Cement shoes traditionally involve binding or incapacitating the victim and placing each foot into the two spaces of a cinderblock, which is then filled with wet cement. Sometimes a plain bucket or box is used. When the cement hardens, the victim is thrown into a river, lake or the ocean. It is unclear how often such a cumbersome and time-consuming method of execution was actually used, outside of Hollywood movies. It could also be used for aiding in the disposal of a corpse already dispatched by other means so that the victim is never found if deposited in deep water.
3. Republican marriage
Republican marriage (French: mariage républicain) was a form of execution that allegedly occurred in Nantes during the Reign of Terror in Revolutionary France and "involved tying a naked man and woman together and drowning them". This was reported to have been practiced during the drownings at Nantes (noyades) that were ordered by local Jacobin representative-on-mission Jean-Baptiste Carrier between November 1793 and January 1794 in the city of Nantes. Most accounts indicate that the victims were drowned in the Loire River, although a few sources describe an alternative means of execution in which the bound couple is run through with a sword, either before, or instead of drowning.

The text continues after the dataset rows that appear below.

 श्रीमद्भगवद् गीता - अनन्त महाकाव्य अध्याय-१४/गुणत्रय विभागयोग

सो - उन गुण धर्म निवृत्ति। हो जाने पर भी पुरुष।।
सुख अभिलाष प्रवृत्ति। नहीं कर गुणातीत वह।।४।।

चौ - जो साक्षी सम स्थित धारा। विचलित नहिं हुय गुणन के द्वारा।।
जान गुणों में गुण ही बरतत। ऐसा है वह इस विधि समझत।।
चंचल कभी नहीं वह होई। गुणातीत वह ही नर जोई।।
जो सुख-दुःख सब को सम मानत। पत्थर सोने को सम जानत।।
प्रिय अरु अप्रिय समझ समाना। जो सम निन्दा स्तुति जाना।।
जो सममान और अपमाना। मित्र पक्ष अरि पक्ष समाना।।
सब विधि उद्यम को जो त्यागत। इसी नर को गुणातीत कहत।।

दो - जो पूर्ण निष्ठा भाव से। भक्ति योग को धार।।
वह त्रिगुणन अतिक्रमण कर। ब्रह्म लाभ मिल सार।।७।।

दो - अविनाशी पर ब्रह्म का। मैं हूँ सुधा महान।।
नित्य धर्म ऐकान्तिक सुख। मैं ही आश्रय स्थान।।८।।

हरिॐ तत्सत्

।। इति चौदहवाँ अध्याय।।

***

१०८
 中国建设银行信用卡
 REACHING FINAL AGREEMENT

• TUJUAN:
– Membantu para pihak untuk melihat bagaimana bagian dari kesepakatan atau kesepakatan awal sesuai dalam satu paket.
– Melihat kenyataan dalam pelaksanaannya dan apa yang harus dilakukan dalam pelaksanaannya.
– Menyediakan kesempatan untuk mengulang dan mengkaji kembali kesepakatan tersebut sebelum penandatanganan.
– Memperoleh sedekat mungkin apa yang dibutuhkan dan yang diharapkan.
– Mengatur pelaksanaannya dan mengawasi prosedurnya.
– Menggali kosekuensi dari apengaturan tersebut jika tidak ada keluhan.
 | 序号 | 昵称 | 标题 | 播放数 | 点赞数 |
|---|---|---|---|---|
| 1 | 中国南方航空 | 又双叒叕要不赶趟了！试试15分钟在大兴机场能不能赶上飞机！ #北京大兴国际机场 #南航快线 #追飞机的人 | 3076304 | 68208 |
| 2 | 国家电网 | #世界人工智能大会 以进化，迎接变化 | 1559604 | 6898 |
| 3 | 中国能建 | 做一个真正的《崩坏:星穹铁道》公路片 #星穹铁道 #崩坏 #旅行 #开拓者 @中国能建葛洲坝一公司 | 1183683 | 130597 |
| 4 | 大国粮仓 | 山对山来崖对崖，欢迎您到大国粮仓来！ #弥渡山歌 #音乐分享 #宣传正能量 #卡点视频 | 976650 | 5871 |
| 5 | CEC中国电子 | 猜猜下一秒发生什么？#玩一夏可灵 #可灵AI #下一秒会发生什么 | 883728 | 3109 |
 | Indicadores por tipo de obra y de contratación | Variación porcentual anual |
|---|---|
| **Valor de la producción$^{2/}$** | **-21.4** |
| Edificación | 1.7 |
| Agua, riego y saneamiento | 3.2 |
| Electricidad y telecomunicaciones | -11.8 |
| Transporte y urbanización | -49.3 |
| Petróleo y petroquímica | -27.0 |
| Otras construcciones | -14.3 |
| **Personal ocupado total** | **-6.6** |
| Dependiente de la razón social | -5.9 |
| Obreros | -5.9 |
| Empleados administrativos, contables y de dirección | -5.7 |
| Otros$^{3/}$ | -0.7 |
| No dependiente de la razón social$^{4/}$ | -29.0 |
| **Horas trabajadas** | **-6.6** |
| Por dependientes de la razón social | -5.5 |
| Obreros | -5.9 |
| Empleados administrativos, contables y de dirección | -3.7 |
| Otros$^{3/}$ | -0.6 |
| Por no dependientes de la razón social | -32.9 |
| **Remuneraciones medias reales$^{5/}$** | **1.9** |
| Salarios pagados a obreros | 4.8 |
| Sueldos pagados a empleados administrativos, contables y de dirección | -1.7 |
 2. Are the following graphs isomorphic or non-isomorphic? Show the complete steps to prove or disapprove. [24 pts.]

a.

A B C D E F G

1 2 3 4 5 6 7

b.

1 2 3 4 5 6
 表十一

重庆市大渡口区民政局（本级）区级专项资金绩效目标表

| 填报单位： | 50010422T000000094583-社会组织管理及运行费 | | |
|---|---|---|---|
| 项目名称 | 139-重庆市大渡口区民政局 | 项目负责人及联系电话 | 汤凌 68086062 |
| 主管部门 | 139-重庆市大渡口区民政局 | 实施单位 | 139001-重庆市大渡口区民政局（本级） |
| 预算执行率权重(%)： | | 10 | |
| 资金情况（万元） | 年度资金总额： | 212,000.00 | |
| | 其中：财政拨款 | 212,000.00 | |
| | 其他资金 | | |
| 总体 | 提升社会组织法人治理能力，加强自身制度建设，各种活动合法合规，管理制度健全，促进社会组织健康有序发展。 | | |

While the executions of men, women and children by drowning in Nantes is not generally disputed, the factual nature of the "republican marriages," in particular, has been doubted by several historians who suspect it to be a legend. The earliest reports of such "marriages" date from 1794, when Carrier was tried for his crimes, and they were soon cited by contemporary counter-revolutionary authors such as Louis-Marie Prudhomme and Louis Gabriel Ambroise de Bonald.
2. The Brazen Bull
The brazen bull, bronze bull, or Sicilian bull, was a torture and execution device designed in ancient Greece. Its inventor, metal worker Perillos of Athens, proposed it to Phalaris, the tyrant of Akragas, Sicily, as a new means of executing criminals. The bull was made entirely of bronze, hollow, with a door in one side. The condemned were locked in the bull, and a fire was set under it, heating the metal until the person inside roasted to death.1. Crucifixion
Crucifixion is an ancient method of deliberately slow and painful execution in which the condemned person is tied or nailed to a large wooden cross and left to hang until dead.
Crucifixion was used among the Seleucids, Carthaginians, and Romans from about the 6th century BC to the 4th century AD. In the year 337, Emperor Constantine I abolished it in the Roman Empire out of veneration for Jesus Christ, the most famous victim of crucifixion. It was also used as a form of execution in Japan for criminals, inflicted also on some Christians.
A crucifix (an image of Christ crucified on a cross) is the main religious symbol for Catholics, Lutherans, and Eastern Orthodox, but most Oriental Orthodox and Protestant Christians prefer to use a cross without the figure (the "corpus": Latin for "body") of Christ. Most crucifixes portray Jesus on a Latin cross, rather than any other shape, such as a Tau cross or a Greek cross.